Public Infrastructure

A Century Plus of Power and Light

This issue features the fifth in a series of essays celebrating the 100th anniversary of the Infrastructure and Regulated Industries Section. Casey Wren, Mark Strain, and Everett Britt trace the growth of electric power—and the involvement of lawyers in the process—from Thomas Edison’s first commercial central power plant on Pearl Street in Manhattan in 1882 to the current day. Our authors tell the story of how the commercialization of electricity transformed the way people lived, as well as the practice of law.

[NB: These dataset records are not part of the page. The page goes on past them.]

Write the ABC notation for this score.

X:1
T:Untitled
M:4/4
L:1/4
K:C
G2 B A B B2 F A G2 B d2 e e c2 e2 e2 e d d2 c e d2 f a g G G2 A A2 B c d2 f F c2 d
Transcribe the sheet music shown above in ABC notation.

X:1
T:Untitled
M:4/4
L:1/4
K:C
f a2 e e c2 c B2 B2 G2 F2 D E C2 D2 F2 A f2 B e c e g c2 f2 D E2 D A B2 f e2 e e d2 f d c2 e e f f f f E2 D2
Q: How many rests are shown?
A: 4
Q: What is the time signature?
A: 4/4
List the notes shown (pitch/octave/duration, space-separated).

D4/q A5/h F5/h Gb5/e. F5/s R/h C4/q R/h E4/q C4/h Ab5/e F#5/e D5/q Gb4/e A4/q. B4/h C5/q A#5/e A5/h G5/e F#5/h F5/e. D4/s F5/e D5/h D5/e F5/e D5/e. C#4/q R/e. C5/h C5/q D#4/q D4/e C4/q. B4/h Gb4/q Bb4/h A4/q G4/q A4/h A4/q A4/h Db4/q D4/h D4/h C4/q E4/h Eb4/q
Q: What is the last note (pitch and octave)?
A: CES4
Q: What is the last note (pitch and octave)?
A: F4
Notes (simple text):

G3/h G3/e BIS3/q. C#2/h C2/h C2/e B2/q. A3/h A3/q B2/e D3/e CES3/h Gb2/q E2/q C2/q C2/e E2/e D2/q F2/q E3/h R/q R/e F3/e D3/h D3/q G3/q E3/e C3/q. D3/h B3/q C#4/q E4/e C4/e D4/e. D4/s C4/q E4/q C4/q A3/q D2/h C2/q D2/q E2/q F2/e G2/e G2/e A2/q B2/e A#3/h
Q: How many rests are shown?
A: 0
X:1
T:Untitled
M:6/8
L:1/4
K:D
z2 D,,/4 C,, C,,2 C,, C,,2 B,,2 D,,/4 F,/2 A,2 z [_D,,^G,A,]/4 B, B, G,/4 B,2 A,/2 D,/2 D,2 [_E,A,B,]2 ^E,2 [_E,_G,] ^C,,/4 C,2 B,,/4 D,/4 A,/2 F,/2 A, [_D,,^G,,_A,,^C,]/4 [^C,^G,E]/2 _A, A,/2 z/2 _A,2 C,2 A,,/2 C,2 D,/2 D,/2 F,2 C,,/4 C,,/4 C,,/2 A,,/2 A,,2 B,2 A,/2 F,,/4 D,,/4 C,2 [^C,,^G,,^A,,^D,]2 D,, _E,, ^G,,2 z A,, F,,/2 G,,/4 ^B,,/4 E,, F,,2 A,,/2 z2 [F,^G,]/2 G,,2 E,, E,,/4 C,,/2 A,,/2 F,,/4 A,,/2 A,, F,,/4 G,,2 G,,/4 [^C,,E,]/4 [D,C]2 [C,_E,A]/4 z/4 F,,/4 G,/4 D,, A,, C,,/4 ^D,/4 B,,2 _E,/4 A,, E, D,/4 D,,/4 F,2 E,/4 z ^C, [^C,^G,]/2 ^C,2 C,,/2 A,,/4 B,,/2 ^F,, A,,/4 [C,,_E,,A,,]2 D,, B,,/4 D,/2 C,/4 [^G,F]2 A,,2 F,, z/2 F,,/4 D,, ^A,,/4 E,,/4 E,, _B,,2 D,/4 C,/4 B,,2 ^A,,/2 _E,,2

Electric utility bond lawyers created the first open-ended mortgages to “finance the phenomenal growth of capital,” political lawyers were “necessary intermediaries between the growing industry and the state,” and labor lawyers “mediated the often contentious relationships between management and the emerging unions.” But among the most valuable legal specialists, according to the authors, were the public utility administrative lawyers, “who dealt with the various regulatory authorities that almost all states established in the first two decades of the twentieth century to supervise the accounting, financial, territorial, and rate aspects of electric utility service.” One hundred plus years later, the idea of “public utility law,” as the Section acknowledged with its name change, is too narrow to reflect what practitioners in the electric and other infrastructure industries actually do. Lawyers were present at most, if not all, of the technological, political, and regulatory developments of the past century in electric power. What will the next century bring? According to the authors, electric power “will remain the muscle of mankind, and lawyers will continue to play their essential role in representing people and whatever institutions are in place to provide what will still be, in whatever form, an essential public service.”

One Hundred Years of State Utility Regulation

This issue of Infrastructure features the fourth in a series of essays celebrating the 100th anniversary of the Infrastructure and Regulated Industries Section. In “One Hundred Years of State Utility Regulation,” the authors trace the evolution of public utility commissions in their respective states (California, Illinois, and Virginia) and find common themes. State commissions “originated from popular anger, distrust, and fear of monopoly enterprises —in most cases, the railroads—and they have never abandoned those roots.” State commissions have often been subject to the public perception that they are “too cozy” with the industries they regulate and the three-way tug of war among state commissions, legislatures, and governors continues. The authors suggest that the “increasingly higher stakes in terms of dollars, social impact, and legal complexity” will push state commissions toward “more formal rules of practice and procedure, more emphasis on transparency in dealing with utility personnel, and probably more frequent resort to state court reviews.”